Expression of P450 side-chain cleavage (CYP11A1) and P450 17α-hydroxylase-17/20 lyase (CYP17) messenger ribonucleic acid in hamster primary interstitial cells in vitro: Differential regulation of steroidogenesis by cyclic adenosine monophosphate

J. R. Schwartz, Shyamal K Roy

Research output: Contribution to journalArticle

5 Citations (Scopus)

Abstract

Interstitial cells in the neonatal hamster do not respond to LH in vitro; however, side-chain cleavage (CYP11A1) and 17α-hydroxylase (CYP17) enzyme proteins are expressed in these cells. The objective of the study was to evaluate whether the cAMP second messenger system was active in these cells and if cAMP upregulates the levels of CYP11A1 and CYP17 mRNA. Interstitial cells (ICs) were cultured for 96 h in the presence of 5% fetal bovine serum and then cultured in serum-free medium in the presence of LH, forskolin, or 8-Br-cAMP for 24 h.

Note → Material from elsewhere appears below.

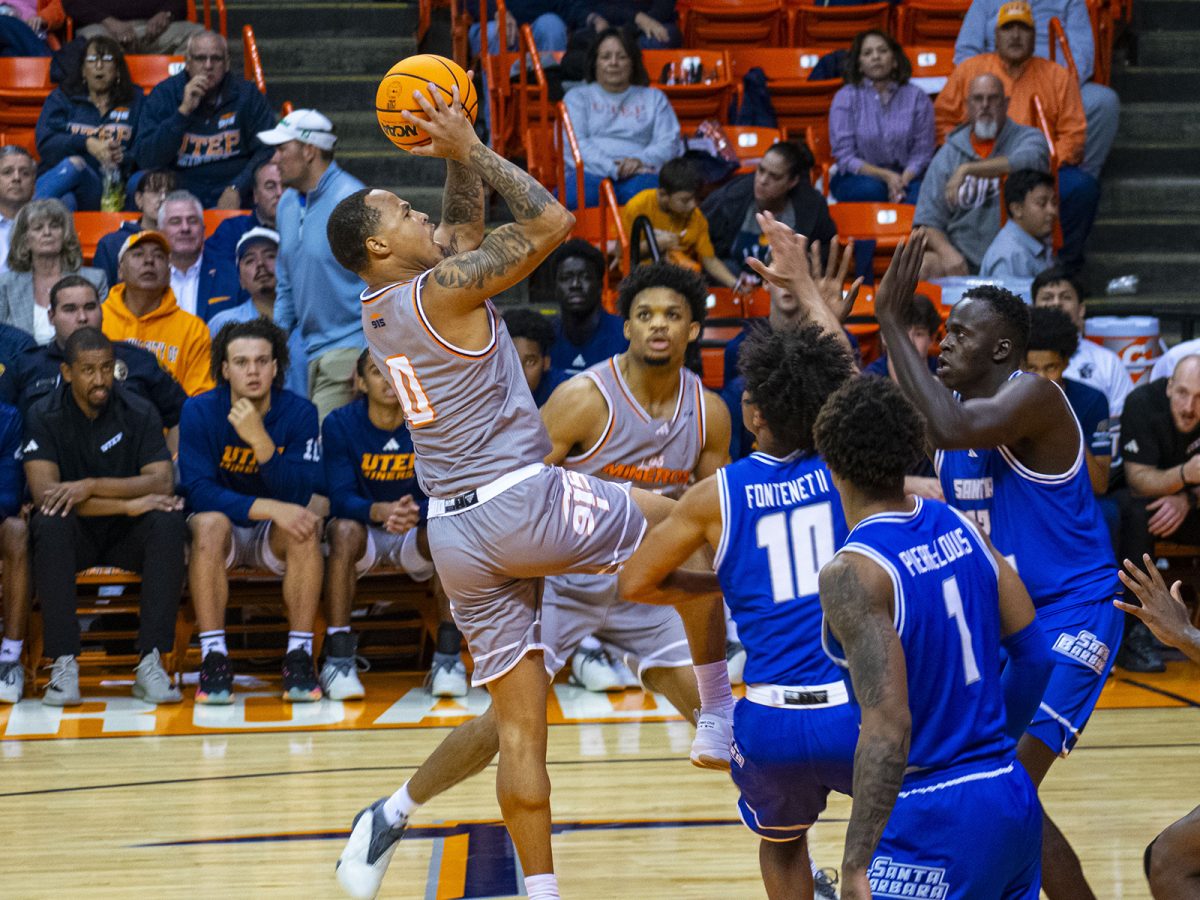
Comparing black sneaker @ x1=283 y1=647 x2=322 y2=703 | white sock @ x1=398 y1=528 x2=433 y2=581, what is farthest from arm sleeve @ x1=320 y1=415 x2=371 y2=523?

The accumulation of cAMP, progesterone, and androstenedione was measured by radioimmunoassay, whereas CYPllA1 and CYP17 mRNA levels were determined by a semiquantitative reverse transcription-polymerase chain reaction and Southern hybridization analysis. LH failed to induce either progesterone or androstenedione production; however, forskolin stimulated cAMP production by interstitial cells in a dose-dependent manner. Moreover, both forskolin and 8-Br-cAMP significantly elevated the levels of CYP11A1 and CYP17 mRNA and induced progesterone synthesis by the interstitial cell monolayer. Despite the increase in CYP17 mRNA levels by 8-Br-cAMP, no appreciable change was noted in androstenedione production. These results suggest that, in vitro, a fully functional adenylate cyclase system is present in cultured interstitial cells of the neonatal hamster and that cAMP can influence the expression of CYP11A1 and CYP17 genes; however, cultured cells do not appear to express LH receptors that are functionally linked to the adenylate cyclase system. Moreover, the translation of CYP17 mRNA may require additional factors, which may originate from maturing granulosa cells.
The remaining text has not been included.